As violent clashes seem inevitable, many recalled the Yongsan disaster four years ago, in which six people were killed in an accidental fire started while police attempted to break-up a sit-in of evicted residents in a building in Seoul:

As day of resumed construction on the Miryang transmission tower draws near, they have decided to deploy 3,000 riot police agents (34 squads) to the site on October 2… 3,000 police against a few elderly citizens? Have they already forgotten about the Yongsan disaster?

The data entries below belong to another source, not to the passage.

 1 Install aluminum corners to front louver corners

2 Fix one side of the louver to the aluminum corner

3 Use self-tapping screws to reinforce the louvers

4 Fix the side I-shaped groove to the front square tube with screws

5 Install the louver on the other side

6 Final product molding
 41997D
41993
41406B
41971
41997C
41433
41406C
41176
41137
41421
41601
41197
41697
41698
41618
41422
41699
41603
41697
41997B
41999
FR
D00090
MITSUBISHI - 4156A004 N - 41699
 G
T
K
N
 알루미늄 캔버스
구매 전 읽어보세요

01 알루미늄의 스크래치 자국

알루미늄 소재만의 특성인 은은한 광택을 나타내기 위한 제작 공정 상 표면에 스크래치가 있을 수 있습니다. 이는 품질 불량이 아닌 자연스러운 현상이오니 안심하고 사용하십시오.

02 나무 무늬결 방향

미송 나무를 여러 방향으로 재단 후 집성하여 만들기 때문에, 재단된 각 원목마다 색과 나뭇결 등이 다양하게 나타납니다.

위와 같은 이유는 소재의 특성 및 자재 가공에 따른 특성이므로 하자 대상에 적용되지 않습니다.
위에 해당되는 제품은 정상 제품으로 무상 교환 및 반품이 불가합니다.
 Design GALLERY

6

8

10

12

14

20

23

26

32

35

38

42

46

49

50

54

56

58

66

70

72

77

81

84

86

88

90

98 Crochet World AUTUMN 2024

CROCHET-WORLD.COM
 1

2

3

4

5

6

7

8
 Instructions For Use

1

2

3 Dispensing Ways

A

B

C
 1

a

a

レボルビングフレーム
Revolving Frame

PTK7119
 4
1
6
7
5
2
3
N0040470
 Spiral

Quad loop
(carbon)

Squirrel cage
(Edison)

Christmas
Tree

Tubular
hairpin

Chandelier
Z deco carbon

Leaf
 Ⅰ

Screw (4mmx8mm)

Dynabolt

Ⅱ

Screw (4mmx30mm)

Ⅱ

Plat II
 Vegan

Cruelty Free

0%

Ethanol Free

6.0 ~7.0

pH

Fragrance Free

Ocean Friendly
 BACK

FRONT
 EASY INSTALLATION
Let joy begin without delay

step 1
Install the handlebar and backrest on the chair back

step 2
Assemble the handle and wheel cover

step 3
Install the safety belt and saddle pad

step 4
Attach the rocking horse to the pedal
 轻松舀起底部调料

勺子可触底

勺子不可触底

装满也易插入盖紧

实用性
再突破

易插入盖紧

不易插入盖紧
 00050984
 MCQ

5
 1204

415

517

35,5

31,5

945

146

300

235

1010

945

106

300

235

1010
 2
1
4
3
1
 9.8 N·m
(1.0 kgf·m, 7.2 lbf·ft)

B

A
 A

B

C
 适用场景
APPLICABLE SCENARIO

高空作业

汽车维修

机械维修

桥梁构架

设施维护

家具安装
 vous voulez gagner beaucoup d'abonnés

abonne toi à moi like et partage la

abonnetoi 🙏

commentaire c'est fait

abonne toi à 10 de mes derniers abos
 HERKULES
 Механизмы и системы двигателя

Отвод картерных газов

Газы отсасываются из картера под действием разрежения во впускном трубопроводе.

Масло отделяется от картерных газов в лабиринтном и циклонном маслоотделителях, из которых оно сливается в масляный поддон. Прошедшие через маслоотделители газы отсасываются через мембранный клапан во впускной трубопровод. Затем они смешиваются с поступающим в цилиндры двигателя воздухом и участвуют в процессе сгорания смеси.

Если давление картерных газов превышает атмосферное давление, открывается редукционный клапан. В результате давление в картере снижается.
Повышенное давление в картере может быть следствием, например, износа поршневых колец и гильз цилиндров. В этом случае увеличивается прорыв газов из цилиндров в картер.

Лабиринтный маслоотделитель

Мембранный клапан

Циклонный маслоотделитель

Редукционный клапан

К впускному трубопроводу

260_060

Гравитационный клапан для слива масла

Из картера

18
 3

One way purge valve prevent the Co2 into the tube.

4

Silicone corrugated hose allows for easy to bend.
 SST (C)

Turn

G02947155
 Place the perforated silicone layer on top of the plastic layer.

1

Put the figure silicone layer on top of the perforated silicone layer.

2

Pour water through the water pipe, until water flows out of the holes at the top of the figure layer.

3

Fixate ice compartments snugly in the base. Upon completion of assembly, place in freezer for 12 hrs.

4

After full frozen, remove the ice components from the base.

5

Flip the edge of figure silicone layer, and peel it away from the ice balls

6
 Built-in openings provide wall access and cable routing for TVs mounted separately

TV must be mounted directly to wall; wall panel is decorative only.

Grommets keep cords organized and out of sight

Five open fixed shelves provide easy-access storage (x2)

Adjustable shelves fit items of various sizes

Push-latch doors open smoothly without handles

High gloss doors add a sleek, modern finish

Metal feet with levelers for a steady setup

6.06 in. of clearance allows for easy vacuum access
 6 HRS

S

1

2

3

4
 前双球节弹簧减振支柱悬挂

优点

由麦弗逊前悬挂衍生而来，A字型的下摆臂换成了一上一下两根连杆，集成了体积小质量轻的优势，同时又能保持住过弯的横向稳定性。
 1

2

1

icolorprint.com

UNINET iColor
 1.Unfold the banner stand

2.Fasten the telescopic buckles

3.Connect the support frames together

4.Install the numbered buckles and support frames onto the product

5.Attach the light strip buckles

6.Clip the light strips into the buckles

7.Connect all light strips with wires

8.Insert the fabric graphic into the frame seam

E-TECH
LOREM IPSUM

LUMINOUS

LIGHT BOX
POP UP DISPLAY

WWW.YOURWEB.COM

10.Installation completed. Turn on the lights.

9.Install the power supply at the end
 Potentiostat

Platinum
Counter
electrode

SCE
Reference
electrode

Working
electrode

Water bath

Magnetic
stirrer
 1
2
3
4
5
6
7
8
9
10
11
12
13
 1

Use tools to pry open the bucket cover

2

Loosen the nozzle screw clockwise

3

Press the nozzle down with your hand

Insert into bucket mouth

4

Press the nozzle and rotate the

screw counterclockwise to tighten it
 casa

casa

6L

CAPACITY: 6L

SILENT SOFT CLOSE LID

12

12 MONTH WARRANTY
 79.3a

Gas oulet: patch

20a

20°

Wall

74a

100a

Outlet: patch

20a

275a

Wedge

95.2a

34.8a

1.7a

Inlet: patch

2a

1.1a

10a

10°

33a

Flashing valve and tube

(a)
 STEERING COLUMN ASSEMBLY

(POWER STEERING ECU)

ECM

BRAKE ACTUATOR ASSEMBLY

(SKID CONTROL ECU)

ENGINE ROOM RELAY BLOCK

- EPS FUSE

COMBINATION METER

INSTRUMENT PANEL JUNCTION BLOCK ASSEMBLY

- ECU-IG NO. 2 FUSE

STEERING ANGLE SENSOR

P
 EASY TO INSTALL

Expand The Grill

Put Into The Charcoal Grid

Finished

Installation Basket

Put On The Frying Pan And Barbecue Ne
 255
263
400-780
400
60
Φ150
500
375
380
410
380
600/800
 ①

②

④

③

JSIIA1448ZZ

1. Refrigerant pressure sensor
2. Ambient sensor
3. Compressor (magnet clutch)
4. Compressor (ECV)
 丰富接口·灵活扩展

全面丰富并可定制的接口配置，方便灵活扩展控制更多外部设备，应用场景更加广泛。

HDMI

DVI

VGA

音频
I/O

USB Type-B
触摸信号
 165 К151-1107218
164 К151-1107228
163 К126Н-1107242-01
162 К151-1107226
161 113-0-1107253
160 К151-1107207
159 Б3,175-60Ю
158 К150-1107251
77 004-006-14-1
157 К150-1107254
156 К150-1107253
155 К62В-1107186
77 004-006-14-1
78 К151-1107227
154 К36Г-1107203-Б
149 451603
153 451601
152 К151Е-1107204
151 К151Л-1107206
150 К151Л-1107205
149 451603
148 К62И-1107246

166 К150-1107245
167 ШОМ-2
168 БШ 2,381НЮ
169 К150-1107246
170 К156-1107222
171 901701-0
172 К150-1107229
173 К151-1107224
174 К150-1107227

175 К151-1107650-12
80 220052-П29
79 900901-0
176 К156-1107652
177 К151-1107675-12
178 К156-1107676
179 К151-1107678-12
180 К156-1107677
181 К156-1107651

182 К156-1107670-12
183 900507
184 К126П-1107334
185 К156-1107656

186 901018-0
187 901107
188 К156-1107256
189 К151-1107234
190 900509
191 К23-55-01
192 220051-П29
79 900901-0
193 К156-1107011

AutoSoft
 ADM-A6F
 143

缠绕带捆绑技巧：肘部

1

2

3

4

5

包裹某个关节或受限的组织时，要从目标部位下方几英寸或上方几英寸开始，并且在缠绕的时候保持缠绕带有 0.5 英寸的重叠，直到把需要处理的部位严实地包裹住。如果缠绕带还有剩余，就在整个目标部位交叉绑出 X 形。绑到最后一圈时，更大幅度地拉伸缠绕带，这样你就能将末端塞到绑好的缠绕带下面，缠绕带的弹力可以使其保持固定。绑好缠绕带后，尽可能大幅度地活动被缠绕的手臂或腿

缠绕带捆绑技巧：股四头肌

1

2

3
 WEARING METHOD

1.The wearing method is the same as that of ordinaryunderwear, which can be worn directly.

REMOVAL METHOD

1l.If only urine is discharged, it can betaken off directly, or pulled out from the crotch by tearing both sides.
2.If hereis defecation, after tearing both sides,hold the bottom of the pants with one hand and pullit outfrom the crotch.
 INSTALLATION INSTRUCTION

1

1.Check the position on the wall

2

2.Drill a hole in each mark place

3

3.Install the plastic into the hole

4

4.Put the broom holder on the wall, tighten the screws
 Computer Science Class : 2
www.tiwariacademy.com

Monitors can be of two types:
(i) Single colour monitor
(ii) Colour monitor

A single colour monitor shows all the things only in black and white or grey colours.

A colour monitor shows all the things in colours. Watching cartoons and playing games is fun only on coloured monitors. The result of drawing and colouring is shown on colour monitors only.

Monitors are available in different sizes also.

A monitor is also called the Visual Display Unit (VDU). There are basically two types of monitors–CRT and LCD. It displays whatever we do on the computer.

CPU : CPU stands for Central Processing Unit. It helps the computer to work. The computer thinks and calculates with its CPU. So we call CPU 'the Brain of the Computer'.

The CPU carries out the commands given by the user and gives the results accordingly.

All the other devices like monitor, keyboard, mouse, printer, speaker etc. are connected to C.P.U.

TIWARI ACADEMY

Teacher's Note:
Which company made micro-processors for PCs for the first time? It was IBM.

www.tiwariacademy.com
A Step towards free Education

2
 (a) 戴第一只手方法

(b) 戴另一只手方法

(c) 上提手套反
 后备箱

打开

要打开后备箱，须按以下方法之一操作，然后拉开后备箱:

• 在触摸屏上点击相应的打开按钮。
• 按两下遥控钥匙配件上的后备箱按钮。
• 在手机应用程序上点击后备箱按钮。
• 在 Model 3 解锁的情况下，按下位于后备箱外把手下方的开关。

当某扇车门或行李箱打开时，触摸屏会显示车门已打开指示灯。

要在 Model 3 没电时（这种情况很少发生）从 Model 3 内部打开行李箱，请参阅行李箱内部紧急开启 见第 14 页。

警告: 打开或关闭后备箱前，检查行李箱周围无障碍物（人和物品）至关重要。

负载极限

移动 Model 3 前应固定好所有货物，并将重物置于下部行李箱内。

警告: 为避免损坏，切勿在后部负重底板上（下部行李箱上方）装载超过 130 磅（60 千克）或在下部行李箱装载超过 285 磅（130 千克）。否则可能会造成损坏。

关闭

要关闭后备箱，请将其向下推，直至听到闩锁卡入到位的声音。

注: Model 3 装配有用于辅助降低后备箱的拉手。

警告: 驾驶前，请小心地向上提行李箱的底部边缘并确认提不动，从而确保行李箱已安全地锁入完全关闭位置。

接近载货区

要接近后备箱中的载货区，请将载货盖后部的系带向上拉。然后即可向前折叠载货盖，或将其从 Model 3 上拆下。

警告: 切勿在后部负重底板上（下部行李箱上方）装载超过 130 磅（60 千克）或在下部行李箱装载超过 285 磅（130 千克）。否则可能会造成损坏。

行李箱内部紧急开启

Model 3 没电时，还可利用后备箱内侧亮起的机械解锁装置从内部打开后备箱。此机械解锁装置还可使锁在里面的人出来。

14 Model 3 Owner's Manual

The Miryang Transmission Tower crisis shows that the government has no right to ruin individual lives for the sake of the public interest. If it is something really necessary for the public interest, they need to persuade the [affected] residents and must provide them with alternative options. This moronic idea of forging ahead claiming it benefits the greater public good without making any preparations is what led to the Yongsan disaster.

I really hope for a peaceful resolution to the Miryang transmission tower crisis.